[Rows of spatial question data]

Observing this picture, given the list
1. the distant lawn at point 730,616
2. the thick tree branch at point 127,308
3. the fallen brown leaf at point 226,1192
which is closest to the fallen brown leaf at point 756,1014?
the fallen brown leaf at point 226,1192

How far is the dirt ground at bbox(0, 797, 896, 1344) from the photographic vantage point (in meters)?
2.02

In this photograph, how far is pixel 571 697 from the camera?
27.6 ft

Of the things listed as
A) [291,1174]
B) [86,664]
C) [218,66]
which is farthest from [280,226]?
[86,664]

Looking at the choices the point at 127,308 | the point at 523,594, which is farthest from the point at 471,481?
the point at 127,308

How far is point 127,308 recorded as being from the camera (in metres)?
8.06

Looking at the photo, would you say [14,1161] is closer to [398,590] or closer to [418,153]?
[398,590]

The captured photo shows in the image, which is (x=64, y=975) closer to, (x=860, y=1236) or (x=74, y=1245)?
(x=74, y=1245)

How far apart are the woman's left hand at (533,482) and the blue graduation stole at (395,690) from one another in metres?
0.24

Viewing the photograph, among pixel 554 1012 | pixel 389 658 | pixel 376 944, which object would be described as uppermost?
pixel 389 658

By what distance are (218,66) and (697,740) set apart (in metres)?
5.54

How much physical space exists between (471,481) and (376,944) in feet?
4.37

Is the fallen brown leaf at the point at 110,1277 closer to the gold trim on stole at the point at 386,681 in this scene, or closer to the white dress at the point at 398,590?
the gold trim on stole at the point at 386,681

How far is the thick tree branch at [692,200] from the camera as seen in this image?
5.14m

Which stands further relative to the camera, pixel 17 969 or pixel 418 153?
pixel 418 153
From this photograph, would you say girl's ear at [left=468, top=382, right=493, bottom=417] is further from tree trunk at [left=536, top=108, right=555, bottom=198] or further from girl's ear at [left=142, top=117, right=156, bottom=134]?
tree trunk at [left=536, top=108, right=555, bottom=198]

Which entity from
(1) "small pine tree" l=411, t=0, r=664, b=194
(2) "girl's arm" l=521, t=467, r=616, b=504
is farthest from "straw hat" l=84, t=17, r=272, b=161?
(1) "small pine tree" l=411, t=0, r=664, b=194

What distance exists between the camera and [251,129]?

= Written instruction =
Extract every line from the one containing "How far apart" to the end of the entries, including both of those lines, exactly as given and with nothing added.

= Solution for this problem =
How far apart are the woman's left hand at (533,482) and the blue graduation stole at (395,690) from one another in metres?
0.24

Viewing the photograph, among pixel 554 1012 | pixel 389 658 | pixel 376 944, which object would be described as uppermost?
pixel 389 658

By what distance are (218,66) and (697,740) set apart (in metres)?
5.54

How much physical space exists between (471,481) and (376,944) in feet?
4.37

Is the fallen brown leaf at the point at 110,1277 closer to the gold trim on stole at the point at 386,681 in this scene, or closer to the white dress at the point at 398,590?
the gold trim on stole at the point at 386,681

How far is the thick tree branch at [692,200] from the camera as seen in this image?
5.14m

Which stands further relative to the camera, pixel 17 969 or pixel 418 153?
pixel 418 153
From this photograph, would you say girl's ear at [left=468, top=382, right=493, bottom=417] is further from tree trunk at [left=536, top=108, right=555, bottom=198] or further from girl's ear at [left=142, top=117, right=156, bottom=134]?
tree trunk at [left=536, top=108, right=555, bottom=198]

Which entity from
(1) "small pine tree" l=411, t=0, r=664, b=194
(2) "girl's arm" l=521, t=467, r=616, b=504
is farthest from "straw hat" l=84, t=17, r=272, b=161?
(1) "small pine tree" l=411, t=0, r=664, b=194

What distance exists between the camera and [251,129]?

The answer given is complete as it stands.